FANTÔME DE RICHELIEU


lettrine Dans une des chambres du palais Cardinal, que nous connaissons déjà, près d’une table à coins de vermeil, chargée de papiers et de livres, un homme était assis, la tête appuyée dans ses deux mains. Derrière lui était une vaste cheminée, rouge de feu, et dont les tisons enflammés s’écroulaient sur de larges chenets dorés. La lueur de ce foyer éclairait par derrière le vêtement magnifique de ce rêveur, que la lumière d’un candélabre chargé de bougies éclairait par devant.

À voir cette cimarre rouge et ces riches dentelles, à voir ce front pâle et courbé sous la méditation, la solitude de ce cabinet, le silence des antichambres, le pas mesuré des gardes sur le palier, on eût pu croire que l’ombre du cardinal de Richelieu était encore dans sa chambre.

Hélas ! c’était bien en effet seulement l’ombre du grand homme. La France affaiblie, l’autorité du roi méconnue, les grands redevenus faibles et turbulents, l’ennemi rentré en deçà des frontières, tout témoignait que Richelieu n’était plus là.

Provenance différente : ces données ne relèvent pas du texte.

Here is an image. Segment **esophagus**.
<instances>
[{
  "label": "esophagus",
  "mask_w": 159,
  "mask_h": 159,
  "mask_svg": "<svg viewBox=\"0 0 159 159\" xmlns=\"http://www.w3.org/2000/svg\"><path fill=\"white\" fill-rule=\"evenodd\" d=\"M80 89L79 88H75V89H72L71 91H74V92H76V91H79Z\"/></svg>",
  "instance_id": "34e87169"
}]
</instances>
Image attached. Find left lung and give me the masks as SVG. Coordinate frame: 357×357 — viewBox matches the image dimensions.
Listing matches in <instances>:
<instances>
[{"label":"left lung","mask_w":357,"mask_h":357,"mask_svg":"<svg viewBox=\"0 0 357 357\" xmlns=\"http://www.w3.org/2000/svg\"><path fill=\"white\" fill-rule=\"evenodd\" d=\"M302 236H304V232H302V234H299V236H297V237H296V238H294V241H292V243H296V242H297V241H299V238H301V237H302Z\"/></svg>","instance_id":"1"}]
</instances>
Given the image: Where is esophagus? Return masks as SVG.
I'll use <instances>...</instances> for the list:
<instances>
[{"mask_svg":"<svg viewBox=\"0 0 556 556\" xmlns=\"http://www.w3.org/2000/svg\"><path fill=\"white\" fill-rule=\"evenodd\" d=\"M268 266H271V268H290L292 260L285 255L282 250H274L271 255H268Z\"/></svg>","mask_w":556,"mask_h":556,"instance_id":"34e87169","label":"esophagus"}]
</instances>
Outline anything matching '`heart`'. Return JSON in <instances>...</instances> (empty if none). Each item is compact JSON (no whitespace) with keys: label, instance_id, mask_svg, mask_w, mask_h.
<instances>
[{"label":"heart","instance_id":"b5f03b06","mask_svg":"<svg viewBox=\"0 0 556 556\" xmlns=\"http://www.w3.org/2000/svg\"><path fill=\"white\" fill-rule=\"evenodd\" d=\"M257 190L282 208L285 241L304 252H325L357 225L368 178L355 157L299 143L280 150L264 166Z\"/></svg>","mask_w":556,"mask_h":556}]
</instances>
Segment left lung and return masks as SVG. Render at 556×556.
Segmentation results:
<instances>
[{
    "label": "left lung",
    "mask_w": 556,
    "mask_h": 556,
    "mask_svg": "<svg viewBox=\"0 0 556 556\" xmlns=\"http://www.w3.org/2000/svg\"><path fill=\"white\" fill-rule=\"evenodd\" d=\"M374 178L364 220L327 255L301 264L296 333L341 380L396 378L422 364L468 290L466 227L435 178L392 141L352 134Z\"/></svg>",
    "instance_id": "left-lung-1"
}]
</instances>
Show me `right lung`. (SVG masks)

Mais ce qui montrait encore mieux que tout cela que la cimarre rouge n’était point celle du vieux cardinal, c’était cet isolement qui semblait, comme nous l’avons dit, plutôt celui d’un fantôme que celui d’un vivant ; c’étaient ces corridors vides de courtisans, ces cours pleines de gardes ; c’était ce sentiment railleur qui montait de la rue et qui pénétrait à travers les vitres de cette chambre ébranlée par le souffle de toute une ville liguée contre le ministre ; c’étaient enfin des bruits lointains et sans cesse renouvelés de coups de feu, tirés très heureusement sans but et sans résultat, mais seulement pour faire voir aux gardes, aux Suisses, aux mousquetaires et aux soldats qui environnaient le Palais-Royal, car le palais Cardinal lui-même avait changé de nom, que le peuple aussi avait des armes.

Ce fantôme de Richelieu, c’était Mazarin.

Or, Mazarin était seul et se sentait faible.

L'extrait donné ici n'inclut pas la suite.